→ **Text provided**
··········

24. Apparatus according to claim 20, wherein the computer is
adapted to receive measurements of time delays in transmission of
the communication traffic between the fixed transceivers and the
mobile units, and to estimate the respective traffic density using
the time delays.
25. Apparatus according to claim 20, wherein the statistical
information comprises statistics regarding an effect of
interference by a first one of the fixed transceivers on the
traffic exchanged between the mobile units and a second one of the
fixed transceivers.
26. Apparatus according to claim 25, wherein the statistics
comprise data regarding carrier/interference values in the traffic
exchanged between the mobile units and the second one of the fixed
transceivers.
27. Apparatus according to claim 25, wherein the computer is
adapted to determine, responsive to the statistics, an element of
an impact matrix relating the first and second ones of the fixed
transceivers.
28. Apparatus according to claim 25, wherein the statistics
comprise data regarding dropped call rates.

··········

→ **Available data**
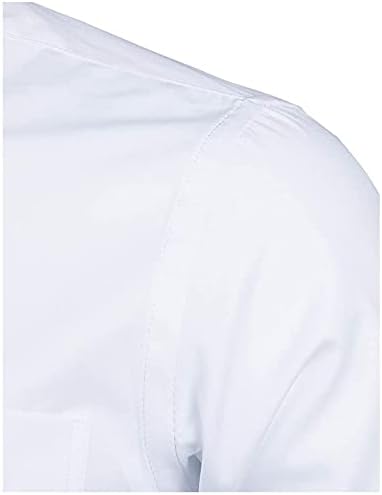 Marquês Men's Slim Fit Spandex Dress camisa de tamanho - n 14,5 a 18.5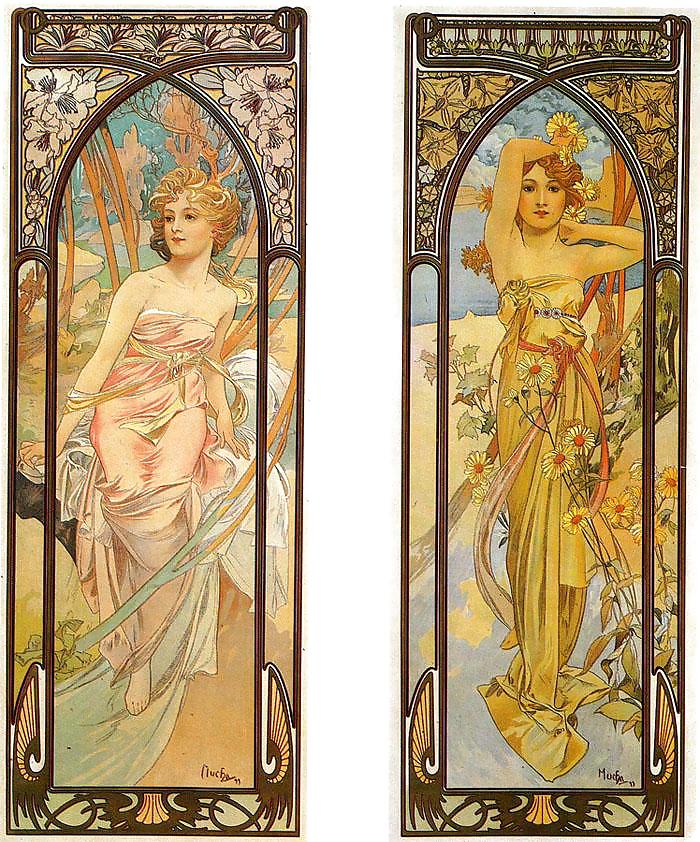 Orrnamental and Voluptuous Art Nouveau 3 - Alfons M. Mucha #11976722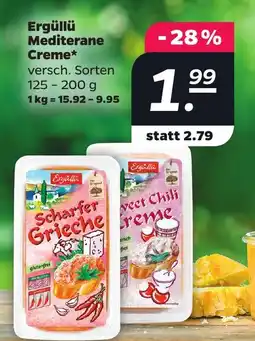 Netto Ergüllü Mediterrane Creme Angebot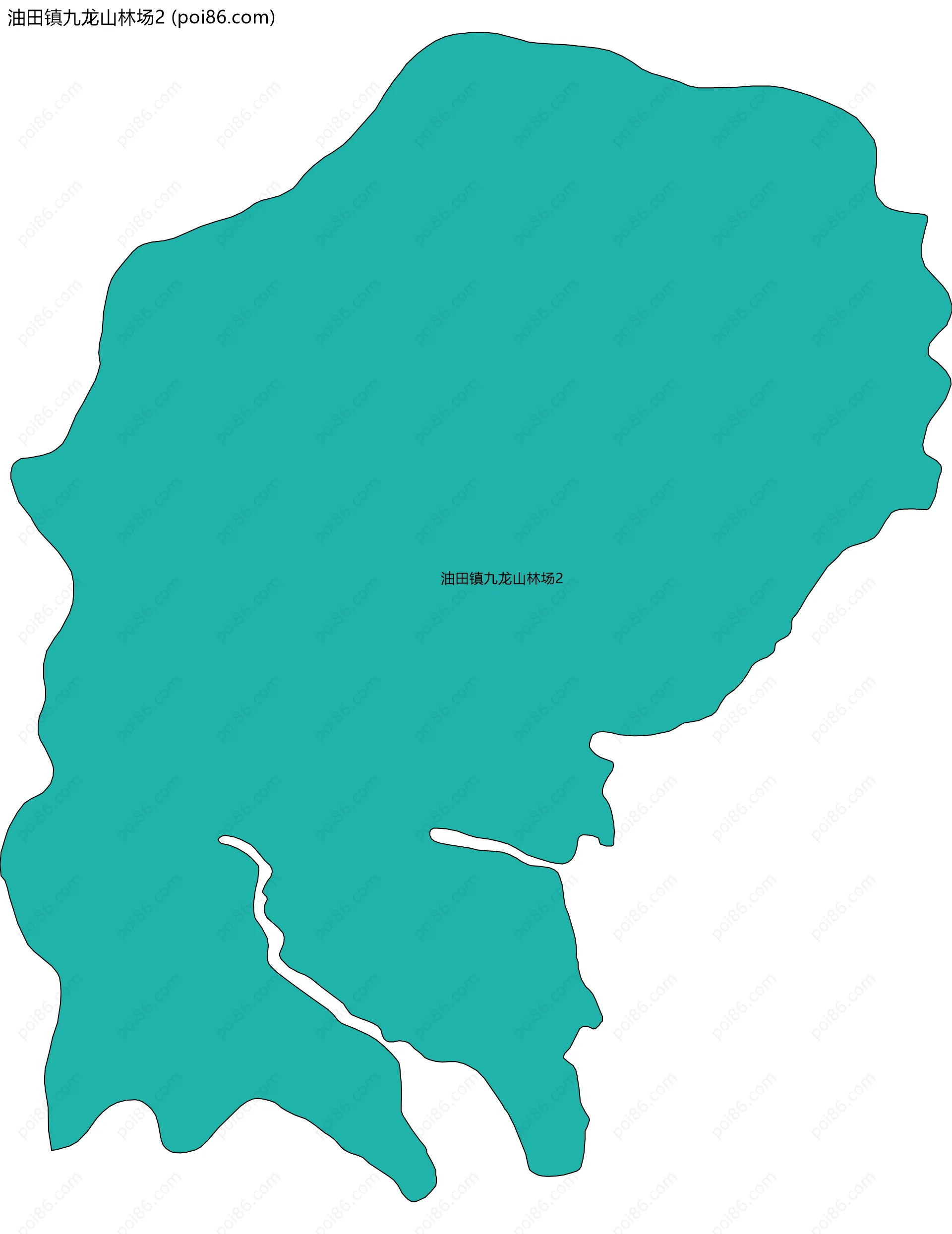 油田镇九龙山林场2边界地图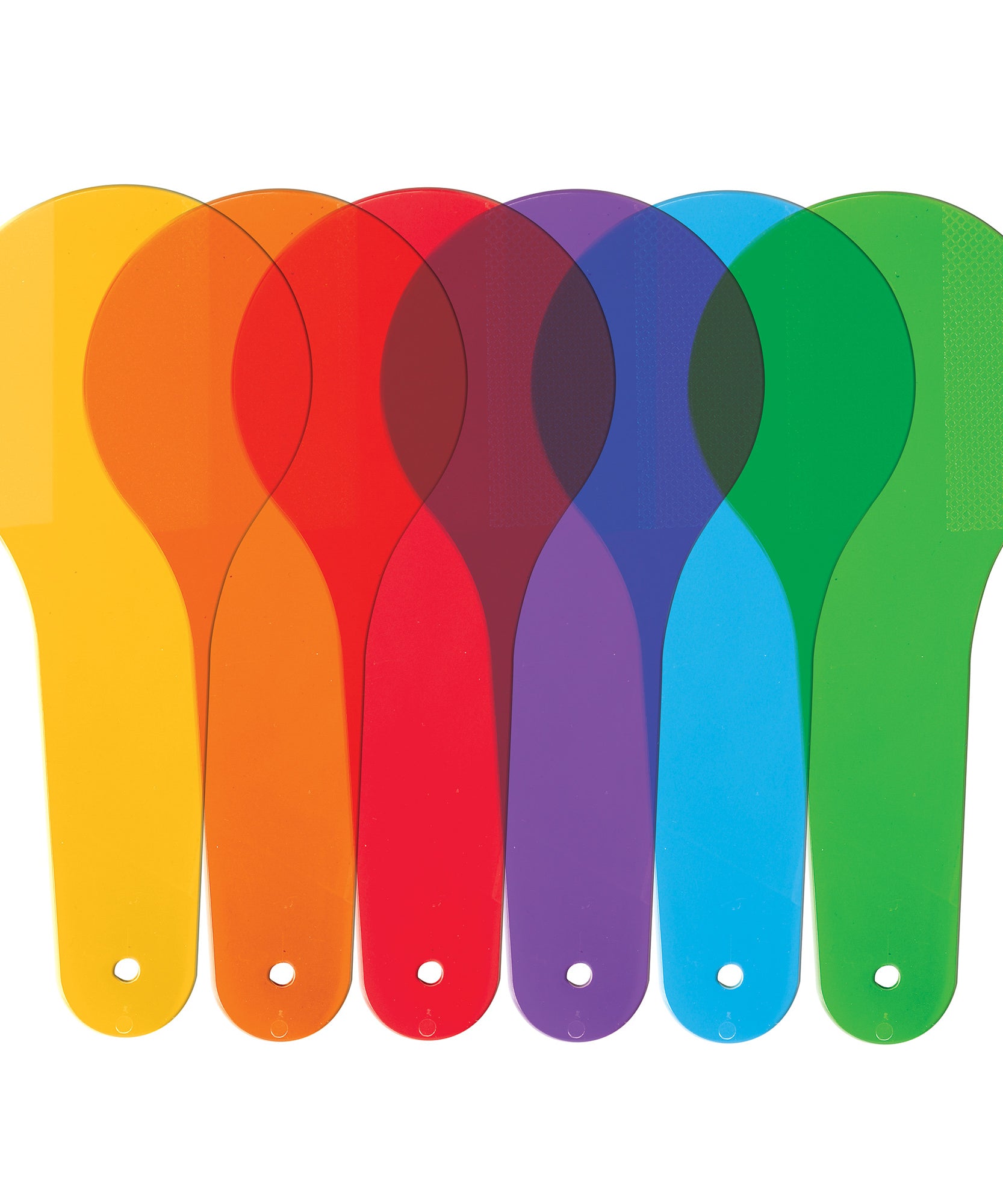 Learning Resources Primary Science® Colour Paddles, Early Colour Recognition and Mixing Tool, Set of 6, Ages 3+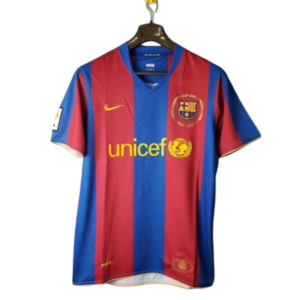Camisa Barcelona Retrô 2006/2007 - Nike Azul Grená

··········

→ **Exercise set**
[a] Restate the claim in the patent text that begins "24. Apparatus according to claim 20" in fewer words, keeping its main facts.
[b] Write out the passage of the patent text word for word, starting at "25. Apparatus according" and ending at "fixed transceivers.".
The entries were taken from a different source.

→ **Completed exercise**
[a] Claim 24: In the apparatus of claim 20, the computer receives measured time delays in the traffic between the fixed transceivers and the mobile units and uses those delays to estimate each traffic density.

[b]
25. Apparatus according to claim 20, wherein the statistical
information comprises statistics regarding an effect of
interference by a first one of the fixed transceivers on the
traffic exchanged between the mobile units and a second one of the
fixed transceivers.